>>>>>

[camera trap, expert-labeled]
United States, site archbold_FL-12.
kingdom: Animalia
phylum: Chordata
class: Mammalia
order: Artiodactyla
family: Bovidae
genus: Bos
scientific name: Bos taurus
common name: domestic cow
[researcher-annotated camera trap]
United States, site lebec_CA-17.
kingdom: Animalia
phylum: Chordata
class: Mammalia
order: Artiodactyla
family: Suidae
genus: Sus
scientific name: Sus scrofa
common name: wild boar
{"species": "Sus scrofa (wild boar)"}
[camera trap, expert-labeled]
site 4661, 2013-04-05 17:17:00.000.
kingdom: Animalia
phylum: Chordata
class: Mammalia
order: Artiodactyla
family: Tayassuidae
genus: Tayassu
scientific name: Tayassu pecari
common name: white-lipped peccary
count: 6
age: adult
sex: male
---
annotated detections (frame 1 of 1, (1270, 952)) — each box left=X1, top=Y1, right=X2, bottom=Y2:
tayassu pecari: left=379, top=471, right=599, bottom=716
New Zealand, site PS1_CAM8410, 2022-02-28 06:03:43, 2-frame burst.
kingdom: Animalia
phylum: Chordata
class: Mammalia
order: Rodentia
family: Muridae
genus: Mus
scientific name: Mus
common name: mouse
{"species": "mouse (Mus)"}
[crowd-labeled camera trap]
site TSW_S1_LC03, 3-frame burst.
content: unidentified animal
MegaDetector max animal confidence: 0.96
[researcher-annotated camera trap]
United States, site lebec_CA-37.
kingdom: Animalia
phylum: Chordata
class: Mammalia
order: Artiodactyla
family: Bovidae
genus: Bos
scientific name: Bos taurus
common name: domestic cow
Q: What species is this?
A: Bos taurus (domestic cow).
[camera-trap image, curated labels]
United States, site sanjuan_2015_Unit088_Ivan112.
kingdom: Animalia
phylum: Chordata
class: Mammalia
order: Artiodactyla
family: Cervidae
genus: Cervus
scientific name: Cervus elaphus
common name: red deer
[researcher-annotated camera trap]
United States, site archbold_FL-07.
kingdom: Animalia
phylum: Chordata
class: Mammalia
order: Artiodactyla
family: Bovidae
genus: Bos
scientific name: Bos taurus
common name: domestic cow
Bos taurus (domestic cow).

<<<<<

TASK GOAL =>
In full and exactly as written, reproduce the records above.

OUTPUT OF THE EXERCISE =>
[camera trap, expert-labeled]
United States, site archbold_FL-12.
kingdom: Animalia
phylum: Chordata
class: Mammalia
order: Artiodactyla
family: Bovidae
genus: Bos
scientific name: Bos taurus
common name: domestic cow
[researcher-annotated camera trap]
United States, site lebec_CA-17.
kingdom: Animalia
phylum: Chordata
class: Mammalia
order: Artiodactyla
family: Suidae
genus: Sus
scientific name: Sus scrofa
common name: wild boar
{"species": "Sus scrofa (wild boar)"}
[camera trap, expert-labeled]
site 4661, 2013-04-05 17:17:00.000.
kingdom: Animalia
phylum: Chordata
class: Mammalia
order: Artiodactyla
family: Tayassuidae
genus: Tayassu
scientific name: Tayassu pecari
common name: white-lipped peccary
count: 6
age: adult
sex: male
---
annotated detections (frame 1 of 1, (1270, 952)) — each box left=X1, top=Y1, right=X2, bottom=Y2:
tayassu pecari: left=379, top=471, right=599, bottom=716
New Zealand, site PS1_CAM8410, 2022-02-28 06:03:43, 2-frame burst.
kingdom: Animalia
phylum: Chordata
class: Mammalia
order: Rodentia
family: Muridae
genus: Mus
scientific name: Mus
common name: mouse
{"species": "mouse (Mus)"}
[crowd-labeled camera trap]
site TSW_S1_LC03, 3-frame burst.
content: unidentified animal
MegaDetector max animal confidence: 0.96
[researcher-annotated camera trap]
United States, site lebec_CA-37.
kingdom: Animalia
phylum: Chordata
class: Mammalia
order: Artiodactyla
family: Bovidae
genus: Bos
scientific name: Bos taurus
common name: domestic cow
Q: What species is this?
A: Bos taurus (domestic cow).
[camera-trap image, curated labels]
United States, site sanjuan_2015_Unit088_Ivan112.
kingdom: Animalia
phylum: Chordata
class: Mammalia
order: Artiodactyla
family: Cervidae
genus: Cervus
scientific name: Cervus elaphus
common name: red deer
[researcher-annotated camera trap]
United States, site archbold_FL-07.
kingdom: Animalia
phylum: Chordata
class: Mammalia
order: Artiodactyla
family: Bovidae
genus: Bos
scientific name: Bos taurus
common name: domestic cow
Bos taurus (domestic cow).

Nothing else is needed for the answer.